Virginia Gov. Glenn Youngkin visited the UVA campus on Tuesday morning, placing flowers at a memorial for the three football players killed allegedly by a former teammate after a field trip.
The motive remains a mystery for the shooting that erupted on a charter bus at an on-campus parking garage, as does how student suspect, Christopher Darnell Jones, obtained the handgun used in the shooting despite his prior criminal record and campus ban on firearms. Jones was apprehended following a 12-hour manhunt and extensive search of the university grounds.
"It's horrific, it's truly horrific, and we've got three young men whose lives were cut so short. It's a moment for all of us to recognize that families are going to need to be supported," Youngkin said Tuesday. "The community here needs to be supported, and it's just horrific. I also want to thank our law enforcement ... We want to pray for the two students who are still recovering in the hospital. And this is a moment for us to come together and recognize that there are so many things that are insignificant relative to what this community and these families are facing today."
Jones is charged with three counts of second-degree murder in connection to the deaths of active UVA football players Devin Chandler, Lavel Davis and D'Sean Perry, as well as three counts of using a handgun in commission of a felony. Another two counts of malicious wounding were added in relation to surviving victims, a UVA football player Michael Hollins Jr. and Marlee Morgan, a sophomore student.
Morgan has since been released from the hospital, as Hollins underwent a second surgery Tuesday.
Youngkin, a Republican, has faced criticism following the shooting for prioritizing other issues, such as combating critical race theory in schools and bolstering parental rights, over gun control.
But as investigators have yet to reveal how Jones obtained the handgun used in the shooting, it’s unclear whether any legislation could have prevented or altered the events leading up to the shooting.
"You’ll be glad to know the governor of Virginia, a lifetime NRA member, is praying for the University of Virginia," Shannon Watts, founder of the gun safety group Moms Demand Action, which was founded following the Sandy Hook tragedy, tweeted Monday. "His priorities are restricting trans rights, critical race theory and abortion. He’s done nothing to address gun violence."
"If your prayers without action worked, the shooting at the University of Virginia wouldn’t have happened in the first place," Watts added, replying to Youngkin. "DO YOUR JOB."
Under university policy, UVA campus explicitly prohibits firearms.
Meanwhile, Youngkin has taken steps to increase school safety.
In February, the governor responded to the pattern of bomb threats received by Virginia's historically black colleges and universities.
"I am angry and deeply concerned by the recent pattern of bomb threats plaguing our Historically Black Colleges and Universities," Youngkin said in a statement at the time. "Today, I spoke to the presidents of Virginia’s HBCUs regarding the disturbing repeated threats on their schools. Next week, I will ask the General Assembly to provide emergency funding to our HBCUs for security and campus safety. I am committed to harnessing state resources to support these institutions and will work together with them on a continued coordinated response that ensures the safety of our HBCU students and faculty."
The governor's budget provided $45 million for school resource officers and $400 million for law enforcement support. In light of tragedies in Uvalde, Texas, Youngkin also supported K-12 digital mapping to increase school safety and over 1,000 schools in Virginia are participating.
Jones, a day shy of his 23rd birthday, was ordered held without bail Wednesday.
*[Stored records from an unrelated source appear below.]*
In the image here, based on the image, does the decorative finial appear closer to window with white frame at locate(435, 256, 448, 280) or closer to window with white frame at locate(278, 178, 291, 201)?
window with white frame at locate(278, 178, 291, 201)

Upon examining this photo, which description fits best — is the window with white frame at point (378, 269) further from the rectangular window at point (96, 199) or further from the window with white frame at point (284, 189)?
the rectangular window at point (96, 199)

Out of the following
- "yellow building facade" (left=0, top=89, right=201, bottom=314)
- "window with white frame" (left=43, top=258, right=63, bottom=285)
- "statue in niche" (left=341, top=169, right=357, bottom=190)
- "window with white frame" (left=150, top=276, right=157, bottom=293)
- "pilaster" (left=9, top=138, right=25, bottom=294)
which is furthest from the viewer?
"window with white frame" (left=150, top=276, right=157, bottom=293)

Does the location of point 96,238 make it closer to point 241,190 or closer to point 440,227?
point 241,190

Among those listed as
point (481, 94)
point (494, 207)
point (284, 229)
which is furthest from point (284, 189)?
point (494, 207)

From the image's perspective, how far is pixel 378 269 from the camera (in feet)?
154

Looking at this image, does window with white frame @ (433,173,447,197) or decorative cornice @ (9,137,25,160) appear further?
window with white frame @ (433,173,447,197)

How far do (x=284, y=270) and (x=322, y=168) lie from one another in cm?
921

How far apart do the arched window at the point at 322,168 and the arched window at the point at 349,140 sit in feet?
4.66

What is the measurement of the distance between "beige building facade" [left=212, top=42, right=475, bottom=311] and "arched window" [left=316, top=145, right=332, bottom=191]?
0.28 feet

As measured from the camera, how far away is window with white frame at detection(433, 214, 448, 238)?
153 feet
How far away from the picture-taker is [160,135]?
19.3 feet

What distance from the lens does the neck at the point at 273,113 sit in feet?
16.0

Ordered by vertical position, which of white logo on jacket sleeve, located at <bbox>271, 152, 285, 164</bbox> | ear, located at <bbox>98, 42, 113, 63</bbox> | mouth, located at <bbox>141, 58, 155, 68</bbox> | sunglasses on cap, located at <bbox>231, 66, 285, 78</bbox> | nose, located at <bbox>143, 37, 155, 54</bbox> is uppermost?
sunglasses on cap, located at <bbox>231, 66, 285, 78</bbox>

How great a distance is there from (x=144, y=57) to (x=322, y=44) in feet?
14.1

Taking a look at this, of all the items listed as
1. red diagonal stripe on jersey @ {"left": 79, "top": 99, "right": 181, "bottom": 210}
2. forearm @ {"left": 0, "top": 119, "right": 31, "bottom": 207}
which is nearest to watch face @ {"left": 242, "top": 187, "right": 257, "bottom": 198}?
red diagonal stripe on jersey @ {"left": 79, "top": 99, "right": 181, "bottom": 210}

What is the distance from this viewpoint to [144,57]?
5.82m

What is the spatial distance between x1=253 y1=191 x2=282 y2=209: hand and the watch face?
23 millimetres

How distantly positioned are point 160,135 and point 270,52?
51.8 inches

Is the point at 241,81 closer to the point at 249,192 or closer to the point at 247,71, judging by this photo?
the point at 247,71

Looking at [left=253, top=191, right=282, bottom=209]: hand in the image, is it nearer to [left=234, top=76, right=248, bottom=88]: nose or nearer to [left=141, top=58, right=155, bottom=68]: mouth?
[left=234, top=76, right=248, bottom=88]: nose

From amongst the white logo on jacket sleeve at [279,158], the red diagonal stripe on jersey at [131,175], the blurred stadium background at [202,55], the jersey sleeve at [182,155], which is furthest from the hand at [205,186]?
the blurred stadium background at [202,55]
After his first court appearance, prosecutors revealed more details about Jones’ prior criminal history.
Jones was arrested on February 22, 2021, in Chesterfield County, Virginia, for a concealed weapons violation. He was convicted in that case on June 10, 2021. At the time of his arrest, there were outstanding warrants for hit-and-run property damage and reckless driving in Petersburg County.
The case was heard in Petersburg County on October 28, 2021, and Jones was sentenced to 12 months. But the sentences for both cases, from two separate jurisdictions, were suspended, Albemarle County Commonwealth's Attorney James M. Hingeley revealed to reporters.
Jones, who walked onto the UVA football team as a freshman in 2018 but never played a game, had been on the UVA’s threat assessment team’s radar over an alleged criminal incident involving a weapons violation that happened outside Charlottesville in February 2021, University Police Chief Timothy Longo Sr. said at a press conference on Monday. He was facing administrative charges for failing to report the matter to the university, as is required of all UVA students. Jones had not been on the football team for more than a year.
Jones also faced a prior hazing investigation, but the probe was "eventually closed due to witnesses who would not cooperate with the process," Longo said. Asked if the hazing incident related to the football team at a follow-up press conference with the coach Tuesday, UVA Athletics Director Carla Williams said she was not aware of that and did not have any details beyond what the police said Monday.
Jones' father told local news outlets he believed his son was being picked on and was growing paranoid.